■ 作業指示 ■
a. アクロス福岡についての本文に照らして、次の(i)〜(iii)が本文の内容と合っているかどうかを判断してください。それぞれ「はい」か「いいえ」で答え、決め手となる本文の語句をそのまま引用してください。(i) アクロス福岡は1995年に完成した。(ii) アクロス福岡の北側の外観は、自然の山を思わせる。(iii) 南側のステップガーデンは、人々から「アクロス山」と呼ばれている。
b. アクロス福岡を紹介する本文の内容を、2文で要約してください。
c. アクロス福岡を紹介する本文を、最後の文の後から書き継いでください。

═════ 本文 ═════

階段状の斜面に緑があふれ、滝が流れる屋上庭園。そこにあるのはまぎれもない本物の山。1995(平成7)年、福岡の中心地・天神の旧県庁舎跡地に、巨大な屋上庭園を持つ多機能複合施設・アクロス福岡が誕生しました。一方からはシャープなオフィスビルに見え、反対側からは山に見えるという、ユニークな姿をした建物です。「都会で山を育てる」という壮大な計画は、18年を経た現在、どんな段階にきているのか……興味津々で取材に訪れてみました。 
都会の真ん中に突如現れる大きな山の正体は?

「けんざい」編集部



 ビルが立ち並ぶ、九州最大のオフィス街・福岡市の天神地区。鮮やかな芝生の緑が目にまぶしい天神中央公園を散策しながら北の方に目をやると、そこには山がありました。都会の真ん中にそびえる山……なんとも不思議な風景です。この山の正体は、大規模公民複合施設「アクロス福岡」の南側緑化面でした。

 アクロス福岡は、「国際・文化・情報」をコンセプトに、「アジアに向けて開かれた福岡の新しい都市施設」として1995(平成7)年に完成しました。地下4階・地上14階で、賃貸オフィス、店舗、コンサートホール、多機能ホールなどが入った公民複合施設です。

 自然の山を思わせる南側の外観とは対照的に、オフィスが大部分を占める北側の外観は、アルミカーテンウォールで仕上げた、極めて直線的な印象です。福岡市のメインストリート・明治通りの都会的な景観によくなじんでいます。このように、ビジネス街と都市アメニティゾーンという二つの正面性を持っていることも、アクロス福岡の大きな特徴です。

120種・5万本の植栽を擁する巨大屋上庭園

 今回の取材の最大目的は、南側の“山”にあります。斜面が階段状なので「ステップガーデン」という名前がついていますが、人々はこれを「アクロス山」と呼んで親しんでいます。同ビルを管理するエイ・エフ・ビル管理株式会社の総務部課長補佐・川野厚子さんが、山登りのガイドを、もといステップガーデンの案内をしてくださいました。

═════ データ内容 ═════

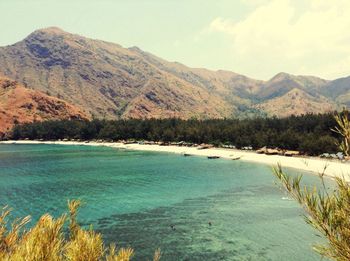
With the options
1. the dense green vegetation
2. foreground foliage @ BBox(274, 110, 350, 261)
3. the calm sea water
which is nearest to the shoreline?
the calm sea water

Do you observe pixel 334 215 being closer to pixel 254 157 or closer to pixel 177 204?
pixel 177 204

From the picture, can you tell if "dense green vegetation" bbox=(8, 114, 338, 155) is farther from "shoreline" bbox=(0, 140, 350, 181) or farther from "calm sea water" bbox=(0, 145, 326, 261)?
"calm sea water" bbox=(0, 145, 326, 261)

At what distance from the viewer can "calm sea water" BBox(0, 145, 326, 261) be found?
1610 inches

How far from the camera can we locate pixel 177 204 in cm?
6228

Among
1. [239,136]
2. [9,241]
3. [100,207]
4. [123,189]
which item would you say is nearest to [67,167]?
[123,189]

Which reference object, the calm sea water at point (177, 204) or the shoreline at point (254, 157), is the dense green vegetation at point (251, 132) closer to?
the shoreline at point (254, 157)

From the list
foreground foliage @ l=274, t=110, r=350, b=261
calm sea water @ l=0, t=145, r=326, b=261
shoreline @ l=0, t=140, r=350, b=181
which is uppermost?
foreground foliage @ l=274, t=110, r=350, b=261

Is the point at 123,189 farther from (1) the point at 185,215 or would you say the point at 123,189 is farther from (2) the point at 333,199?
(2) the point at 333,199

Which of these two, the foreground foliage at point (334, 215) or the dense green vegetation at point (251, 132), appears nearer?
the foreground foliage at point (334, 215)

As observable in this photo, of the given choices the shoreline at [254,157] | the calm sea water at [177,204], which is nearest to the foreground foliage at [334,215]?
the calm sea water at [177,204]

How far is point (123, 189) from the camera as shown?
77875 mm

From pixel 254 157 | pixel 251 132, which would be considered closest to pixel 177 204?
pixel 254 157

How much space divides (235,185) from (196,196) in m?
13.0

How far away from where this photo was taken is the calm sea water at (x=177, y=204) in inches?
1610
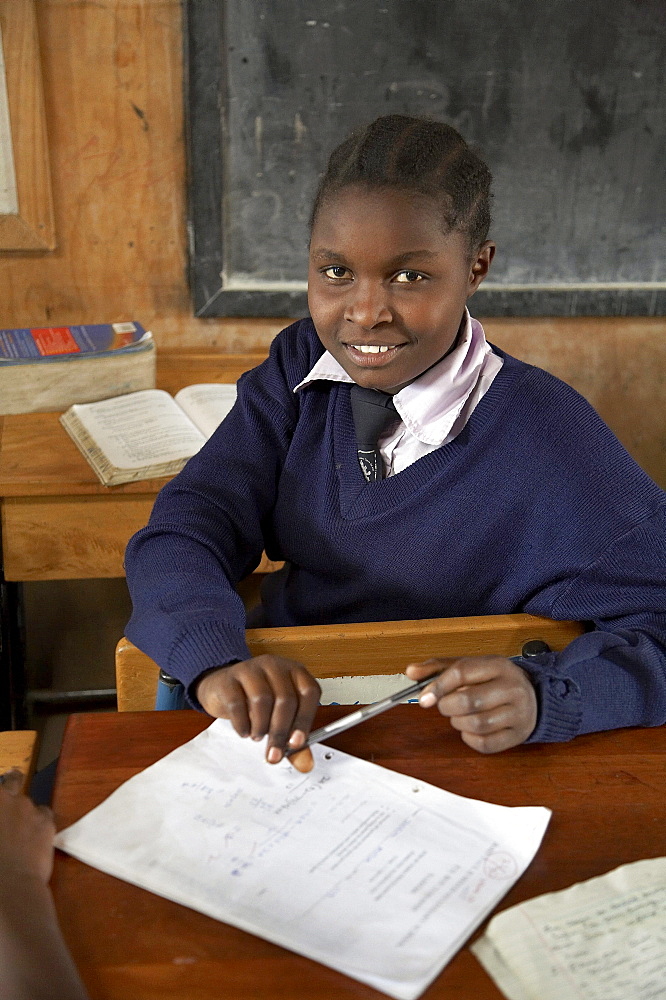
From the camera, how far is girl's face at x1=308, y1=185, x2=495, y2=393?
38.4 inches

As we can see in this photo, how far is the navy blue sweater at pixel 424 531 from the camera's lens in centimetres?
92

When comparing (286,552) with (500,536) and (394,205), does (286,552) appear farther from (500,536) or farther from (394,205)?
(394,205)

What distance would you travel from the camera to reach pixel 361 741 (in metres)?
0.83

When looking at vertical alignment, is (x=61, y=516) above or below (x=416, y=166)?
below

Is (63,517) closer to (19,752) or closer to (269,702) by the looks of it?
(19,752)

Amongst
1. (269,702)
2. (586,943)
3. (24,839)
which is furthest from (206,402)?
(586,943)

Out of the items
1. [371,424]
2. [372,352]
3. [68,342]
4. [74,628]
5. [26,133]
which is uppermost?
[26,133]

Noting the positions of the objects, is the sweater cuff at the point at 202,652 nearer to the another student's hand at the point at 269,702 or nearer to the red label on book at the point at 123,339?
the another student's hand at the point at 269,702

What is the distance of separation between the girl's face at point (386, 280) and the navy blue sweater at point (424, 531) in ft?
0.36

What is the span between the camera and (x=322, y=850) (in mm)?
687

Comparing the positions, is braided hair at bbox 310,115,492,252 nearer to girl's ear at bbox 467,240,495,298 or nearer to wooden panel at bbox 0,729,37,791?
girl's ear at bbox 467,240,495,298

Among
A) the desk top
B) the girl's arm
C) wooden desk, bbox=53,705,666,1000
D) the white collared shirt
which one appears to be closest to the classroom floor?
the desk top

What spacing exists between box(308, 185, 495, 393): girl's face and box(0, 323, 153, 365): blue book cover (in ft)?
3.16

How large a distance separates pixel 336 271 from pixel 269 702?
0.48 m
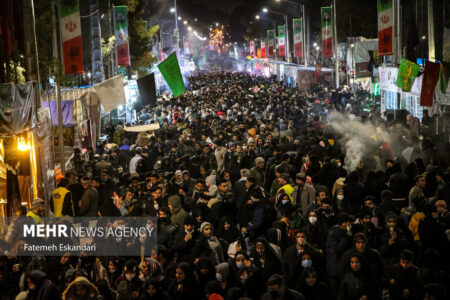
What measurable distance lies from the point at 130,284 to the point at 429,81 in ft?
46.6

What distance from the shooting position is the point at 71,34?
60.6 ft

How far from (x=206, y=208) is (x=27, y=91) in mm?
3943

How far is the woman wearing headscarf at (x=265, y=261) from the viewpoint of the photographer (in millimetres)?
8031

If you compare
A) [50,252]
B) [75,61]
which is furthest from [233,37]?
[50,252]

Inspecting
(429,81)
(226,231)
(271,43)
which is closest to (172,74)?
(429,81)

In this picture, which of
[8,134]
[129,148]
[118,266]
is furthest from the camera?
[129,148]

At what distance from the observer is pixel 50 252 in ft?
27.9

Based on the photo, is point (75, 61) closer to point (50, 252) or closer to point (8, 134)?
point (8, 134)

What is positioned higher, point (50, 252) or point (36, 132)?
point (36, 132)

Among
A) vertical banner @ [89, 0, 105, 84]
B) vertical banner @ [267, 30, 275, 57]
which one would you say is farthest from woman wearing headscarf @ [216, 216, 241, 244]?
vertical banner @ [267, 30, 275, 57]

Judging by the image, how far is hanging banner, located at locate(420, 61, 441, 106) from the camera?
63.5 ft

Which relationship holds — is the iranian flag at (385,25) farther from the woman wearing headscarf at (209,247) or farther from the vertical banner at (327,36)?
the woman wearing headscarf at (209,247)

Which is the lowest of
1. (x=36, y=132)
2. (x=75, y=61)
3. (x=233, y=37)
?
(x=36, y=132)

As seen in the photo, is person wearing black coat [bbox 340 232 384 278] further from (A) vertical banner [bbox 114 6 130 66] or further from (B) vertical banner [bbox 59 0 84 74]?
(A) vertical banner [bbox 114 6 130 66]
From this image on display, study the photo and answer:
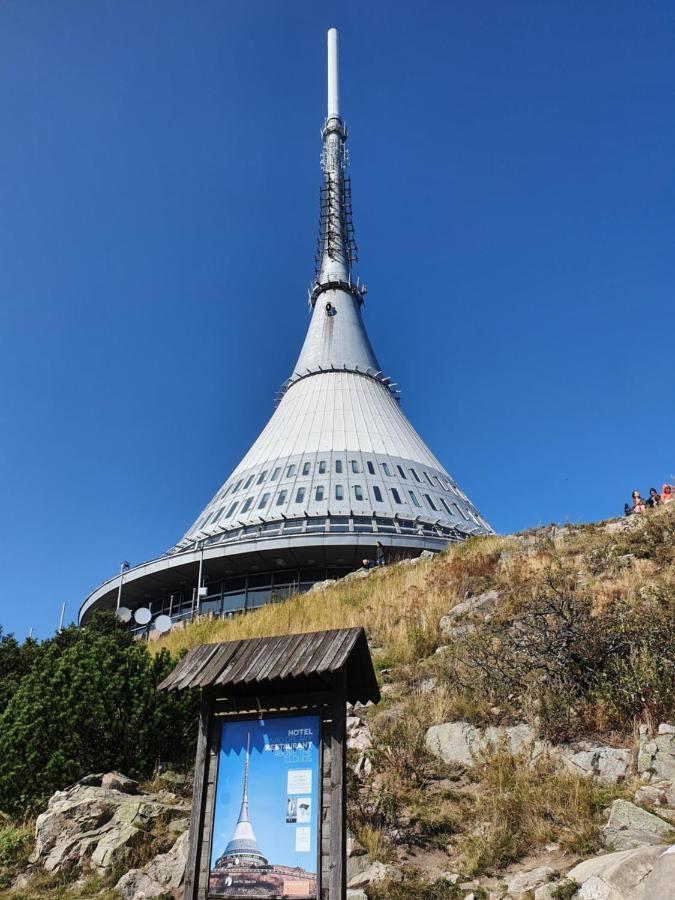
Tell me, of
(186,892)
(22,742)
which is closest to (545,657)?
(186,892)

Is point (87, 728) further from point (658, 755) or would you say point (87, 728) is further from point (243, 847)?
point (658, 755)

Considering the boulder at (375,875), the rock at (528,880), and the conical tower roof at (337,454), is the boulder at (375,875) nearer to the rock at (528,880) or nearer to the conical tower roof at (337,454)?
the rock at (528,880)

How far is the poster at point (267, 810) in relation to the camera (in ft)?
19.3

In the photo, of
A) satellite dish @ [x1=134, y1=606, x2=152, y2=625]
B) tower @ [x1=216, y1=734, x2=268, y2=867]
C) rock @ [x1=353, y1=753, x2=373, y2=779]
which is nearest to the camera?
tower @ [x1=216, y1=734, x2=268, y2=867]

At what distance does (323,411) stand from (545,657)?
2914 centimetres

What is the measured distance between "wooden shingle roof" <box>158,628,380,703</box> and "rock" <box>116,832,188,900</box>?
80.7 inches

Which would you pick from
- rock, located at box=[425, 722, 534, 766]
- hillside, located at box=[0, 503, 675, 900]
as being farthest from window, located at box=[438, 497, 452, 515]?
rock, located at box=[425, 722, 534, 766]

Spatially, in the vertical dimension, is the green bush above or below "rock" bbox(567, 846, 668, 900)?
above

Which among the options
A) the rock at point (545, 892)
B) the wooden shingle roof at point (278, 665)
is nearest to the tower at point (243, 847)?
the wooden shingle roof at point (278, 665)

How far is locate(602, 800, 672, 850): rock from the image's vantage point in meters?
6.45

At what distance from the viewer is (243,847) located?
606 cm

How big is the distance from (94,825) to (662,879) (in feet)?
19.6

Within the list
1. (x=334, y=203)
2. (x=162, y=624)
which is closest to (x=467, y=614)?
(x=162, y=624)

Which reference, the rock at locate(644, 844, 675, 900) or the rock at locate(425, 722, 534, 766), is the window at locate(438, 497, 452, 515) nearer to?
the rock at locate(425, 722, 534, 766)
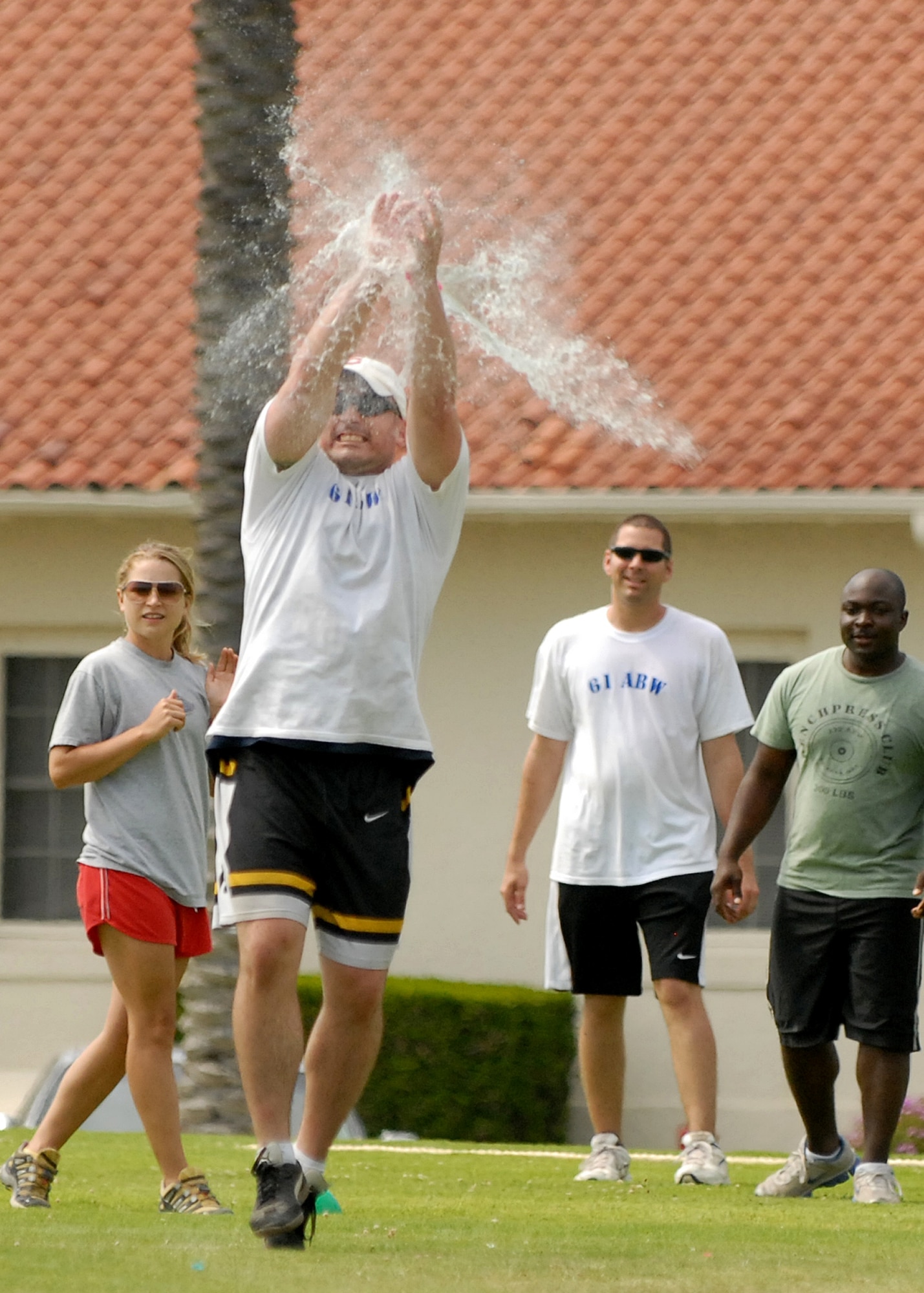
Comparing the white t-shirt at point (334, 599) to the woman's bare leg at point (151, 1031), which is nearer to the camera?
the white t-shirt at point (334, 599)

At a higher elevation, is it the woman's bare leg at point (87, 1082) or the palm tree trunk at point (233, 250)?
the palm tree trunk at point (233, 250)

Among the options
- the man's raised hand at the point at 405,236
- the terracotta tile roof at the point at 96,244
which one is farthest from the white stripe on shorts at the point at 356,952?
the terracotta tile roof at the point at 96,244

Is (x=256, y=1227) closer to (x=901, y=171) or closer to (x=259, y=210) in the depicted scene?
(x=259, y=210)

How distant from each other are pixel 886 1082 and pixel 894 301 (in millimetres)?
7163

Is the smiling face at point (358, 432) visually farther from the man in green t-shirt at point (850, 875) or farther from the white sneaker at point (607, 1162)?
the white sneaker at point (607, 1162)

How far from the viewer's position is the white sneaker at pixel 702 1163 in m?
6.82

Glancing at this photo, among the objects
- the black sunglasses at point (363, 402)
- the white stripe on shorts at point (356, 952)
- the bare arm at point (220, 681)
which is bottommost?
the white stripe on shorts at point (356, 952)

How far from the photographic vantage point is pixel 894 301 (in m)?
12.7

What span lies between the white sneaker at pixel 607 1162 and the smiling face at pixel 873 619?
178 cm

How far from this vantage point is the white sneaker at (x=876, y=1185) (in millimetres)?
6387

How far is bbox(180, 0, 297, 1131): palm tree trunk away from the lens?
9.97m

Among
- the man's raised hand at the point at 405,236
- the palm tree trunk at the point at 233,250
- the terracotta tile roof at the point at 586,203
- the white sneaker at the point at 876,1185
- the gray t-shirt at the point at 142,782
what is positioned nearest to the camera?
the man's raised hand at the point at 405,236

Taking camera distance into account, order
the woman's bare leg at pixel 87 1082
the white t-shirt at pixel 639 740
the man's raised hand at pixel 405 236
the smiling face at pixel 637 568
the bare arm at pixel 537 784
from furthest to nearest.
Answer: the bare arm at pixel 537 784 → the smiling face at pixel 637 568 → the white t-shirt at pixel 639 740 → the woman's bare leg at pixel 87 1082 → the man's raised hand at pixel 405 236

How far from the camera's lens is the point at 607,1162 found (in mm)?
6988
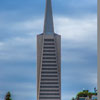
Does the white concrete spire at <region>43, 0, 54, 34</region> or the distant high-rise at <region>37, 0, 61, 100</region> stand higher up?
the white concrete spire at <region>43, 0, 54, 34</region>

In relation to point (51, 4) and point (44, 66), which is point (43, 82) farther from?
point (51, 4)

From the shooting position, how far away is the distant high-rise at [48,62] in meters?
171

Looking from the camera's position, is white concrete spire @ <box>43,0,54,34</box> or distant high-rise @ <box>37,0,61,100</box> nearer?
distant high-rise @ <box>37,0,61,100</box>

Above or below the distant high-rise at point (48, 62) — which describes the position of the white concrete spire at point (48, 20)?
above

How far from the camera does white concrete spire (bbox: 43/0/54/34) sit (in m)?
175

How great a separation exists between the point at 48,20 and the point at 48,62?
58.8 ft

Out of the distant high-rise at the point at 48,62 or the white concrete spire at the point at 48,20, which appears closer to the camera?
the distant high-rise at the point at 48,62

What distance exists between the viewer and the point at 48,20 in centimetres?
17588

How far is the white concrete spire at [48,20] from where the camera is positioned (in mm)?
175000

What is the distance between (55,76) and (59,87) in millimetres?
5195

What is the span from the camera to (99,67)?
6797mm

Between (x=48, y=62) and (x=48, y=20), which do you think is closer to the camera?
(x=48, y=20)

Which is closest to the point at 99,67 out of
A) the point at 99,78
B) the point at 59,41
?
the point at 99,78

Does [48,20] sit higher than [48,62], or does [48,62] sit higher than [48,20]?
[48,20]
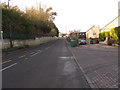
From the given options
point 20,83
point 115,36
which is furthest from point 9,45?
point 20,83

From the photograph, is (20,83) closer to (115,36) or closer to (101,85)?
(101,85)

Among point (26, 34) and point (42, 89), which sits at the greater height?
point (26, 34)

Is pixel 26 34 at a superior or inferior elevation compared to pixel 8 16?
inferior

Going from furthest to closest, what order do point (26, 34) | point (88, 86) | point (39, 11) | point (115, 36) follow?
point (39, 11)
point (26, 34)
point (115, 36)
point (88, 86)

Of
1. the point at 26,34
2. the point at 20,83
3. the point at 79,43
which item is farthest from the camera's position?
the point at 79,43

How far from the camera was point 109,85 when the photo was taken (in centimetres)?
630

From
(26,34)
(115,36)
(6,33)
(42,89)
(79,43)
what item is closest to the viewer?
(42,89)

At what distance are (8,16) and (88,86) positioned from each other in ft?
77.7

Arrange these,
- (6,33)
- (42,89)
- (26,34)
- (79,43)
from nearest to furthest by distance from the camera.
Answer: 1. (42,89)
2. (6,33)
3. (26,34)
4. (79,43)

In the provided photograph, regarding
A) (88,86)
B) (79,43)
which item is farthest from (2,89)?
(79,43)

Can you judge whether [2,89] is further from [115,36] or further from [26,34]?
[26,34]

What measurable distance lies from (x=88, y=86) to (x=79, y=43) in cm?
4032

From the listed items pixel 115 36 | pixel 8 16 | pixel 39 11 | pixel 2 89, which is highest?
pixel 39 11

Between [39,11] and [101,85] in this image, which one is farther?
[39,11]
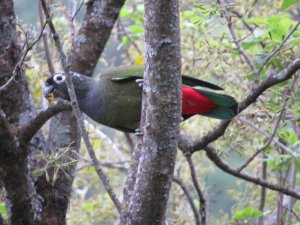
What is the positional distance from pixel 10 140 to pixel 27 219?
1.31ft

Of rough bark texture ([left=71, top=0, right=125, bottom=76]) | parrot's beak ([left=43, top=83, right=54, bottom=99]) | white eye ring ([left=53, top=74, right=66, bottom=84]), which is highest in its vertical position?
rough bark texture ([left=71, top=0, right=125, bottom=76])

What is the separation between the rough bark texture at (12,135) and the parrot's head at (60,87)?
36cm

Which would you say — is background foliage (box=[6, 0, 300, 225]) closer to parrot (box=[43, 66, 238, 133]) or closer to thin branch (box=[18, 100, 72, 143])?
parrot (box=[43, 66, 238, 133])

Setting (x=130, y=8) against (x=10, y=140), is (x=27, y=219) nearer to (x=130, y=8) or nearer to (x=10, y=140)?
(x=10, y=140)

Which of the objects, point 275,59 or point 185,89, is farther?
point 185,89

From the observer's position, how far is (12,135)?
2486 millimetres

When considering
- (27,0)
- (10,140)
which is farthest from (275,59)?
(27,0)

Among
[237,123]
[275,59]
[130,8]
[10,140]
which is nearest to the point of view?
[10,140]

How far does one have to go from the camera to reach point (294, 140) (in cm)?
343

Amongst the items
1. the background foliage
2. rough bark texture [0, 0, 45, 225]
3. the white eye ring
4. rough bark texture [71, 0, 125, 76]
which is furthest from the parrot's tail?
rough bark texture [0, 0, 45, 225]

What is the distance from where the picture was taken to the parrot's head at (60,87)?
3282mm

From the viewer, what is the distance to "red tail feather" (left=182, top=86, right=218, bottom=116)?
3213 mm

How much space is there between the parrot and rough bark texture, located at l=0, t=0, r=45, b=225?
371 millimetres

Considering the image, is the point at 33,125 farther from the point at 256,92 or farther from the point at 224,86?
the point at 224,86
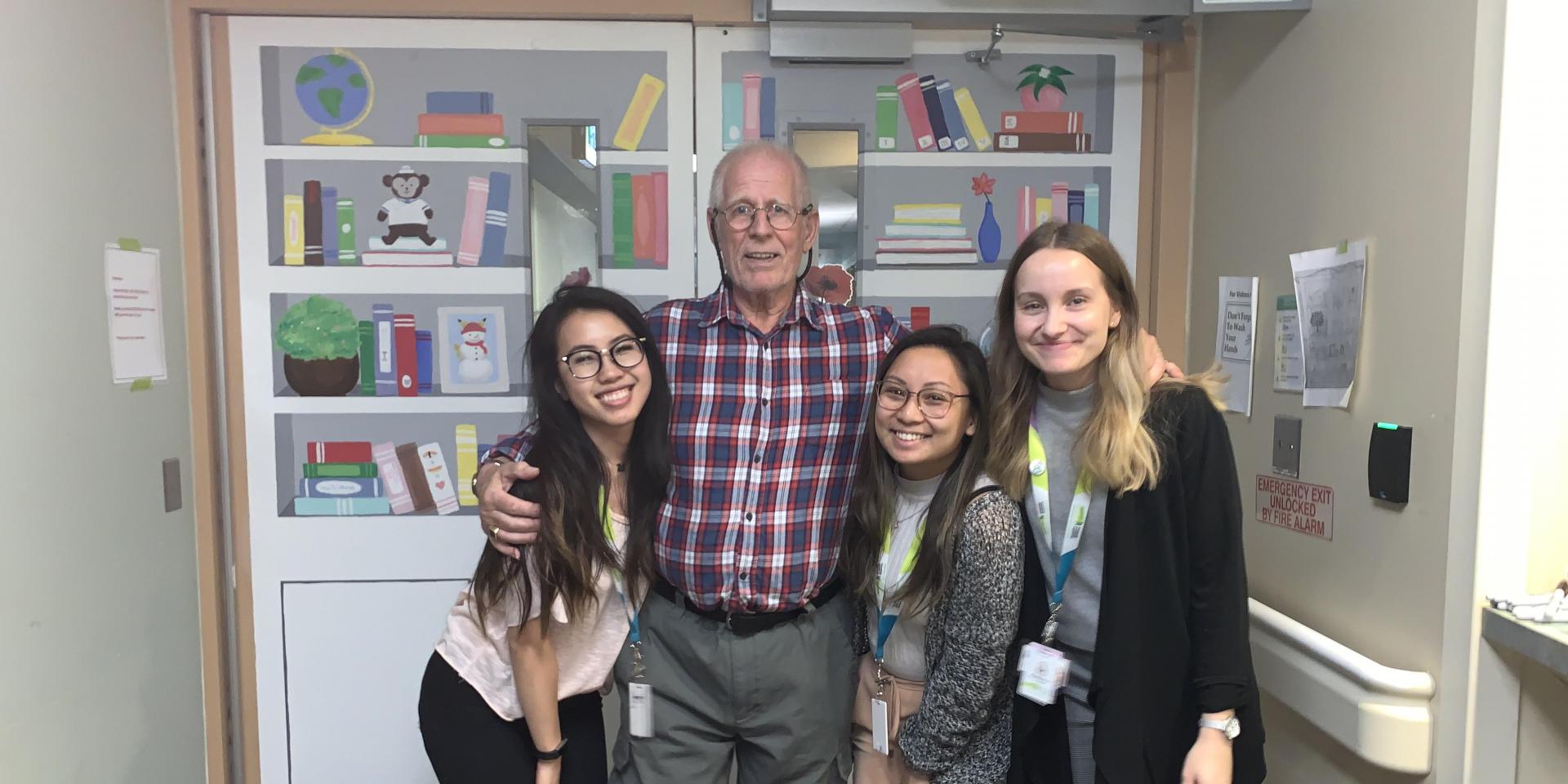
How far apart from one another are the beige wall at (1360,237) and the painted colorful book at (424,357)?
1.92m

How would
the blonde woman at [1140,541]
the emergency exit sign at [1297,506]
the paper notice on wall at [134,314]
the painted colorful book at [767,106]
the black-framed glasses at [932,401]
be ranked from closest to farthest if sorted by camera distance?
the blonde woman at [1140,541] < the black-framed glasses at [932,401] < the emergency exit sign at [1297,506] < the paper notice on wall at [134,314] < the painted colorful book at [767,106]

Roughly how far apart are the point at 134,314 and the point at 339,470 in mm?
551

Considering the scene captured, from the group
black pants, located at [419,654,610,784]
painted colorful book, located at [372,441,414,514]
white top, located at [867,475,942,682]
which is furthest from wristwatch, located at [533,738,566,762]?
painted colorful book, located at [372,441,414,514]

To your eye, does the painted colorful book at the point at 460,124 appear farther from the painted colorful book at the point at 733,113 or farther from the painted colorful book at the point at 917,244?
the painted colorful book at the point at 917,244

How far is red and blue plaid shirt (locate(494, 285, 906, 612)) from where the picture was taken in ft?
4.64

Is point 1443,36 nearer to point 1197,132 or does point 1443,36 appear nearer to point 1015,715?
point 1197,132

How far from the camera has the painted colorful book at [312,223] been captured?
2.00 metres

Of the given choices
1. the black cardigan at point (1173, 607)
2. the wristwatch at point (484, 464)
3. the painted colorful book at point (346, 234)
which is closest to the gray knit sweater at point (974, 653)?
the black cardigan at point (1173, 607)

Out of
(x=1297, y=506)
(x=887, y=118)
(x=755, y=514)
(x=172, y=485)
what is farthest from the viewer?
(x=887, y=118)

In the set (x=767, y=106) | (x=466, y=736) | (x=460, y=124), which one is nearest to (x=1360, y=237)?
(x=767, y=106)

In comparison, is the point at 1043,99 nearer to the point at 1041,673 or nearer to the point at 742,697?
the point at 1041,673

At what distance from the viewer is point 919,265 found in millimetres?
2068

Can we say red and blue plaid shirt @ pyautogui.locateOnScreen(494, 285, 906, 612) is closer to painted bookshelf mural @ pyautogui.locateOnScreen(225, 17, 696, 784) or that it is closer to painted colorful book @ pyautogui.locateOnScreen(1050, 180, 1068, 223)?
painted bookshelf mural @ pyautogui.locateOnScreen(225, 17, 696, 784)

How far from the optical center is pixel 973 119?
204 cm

═════

■ 各課題の解答 ■
a.
(i) はい。「1995(平成7)年に完成しました」
(ii) いいえ。「オフィスが大部分を占める北側の外観は、アルミカーテンウォールで仕上げた、極めて直線的な印象です」
(iii) はい。「人々はこれを「アクロス山」と呼んで親しんでいます」

b. アクロス福岡は、1995年に福岡・天神の旧県庁舎跡地に完成した地下4階・地上14階の公民複合施設で、賃貸オフィス、店舗、コンサートホールなどが入っています。南側は階段状の屋上庭園で山のように見え、北側はアルミカーテンウォールで仕上げた直線的な外観という、二つの正面性を持つことが大きな特徴です。

c.
 「この大規模な屋上緑化の目的は、建物自体を天神中央公園と一体化し、訪れる人々に潤いと安らぎを与える都会のオアシスを創出することです」と川野さんは言います。植栽の刈り込み手法によって、実際に公園の緑が最上階まで連続しているように見えるから不思議です。ステップガーデンは誰でも無料で入ることができます。しかしビル側からではなく、南面の外側から階段で登っていく必要があるため、本当にちょっとした山登り気分です。

 2階から14階までの屋上緑化面積は5,400m2。植栽は約120種・5万本程度というから驚きです。「この山は成長しているんです。当初は76種・37,000本でしたが、徐々に補植したり、野鳥が運んだ種で樹種が増えたりして、今に至ります。最終的には300〜400種にするのが目標です」と川野さん。

 「自然の山の姿」を重視しているため、決して大バサミで刈るようなことはせず、小バサミで丁寧に手入れをします。薬は一切使っていないので、害虫なども全て手で捕獲。落ち葉や雑草なども取り除かず、できるだけ自然の山のような地面をつくり出しています。そのせいか、本物の山のにおいがして、まるで緑深い山道を歩いているような錯覚に陥ります。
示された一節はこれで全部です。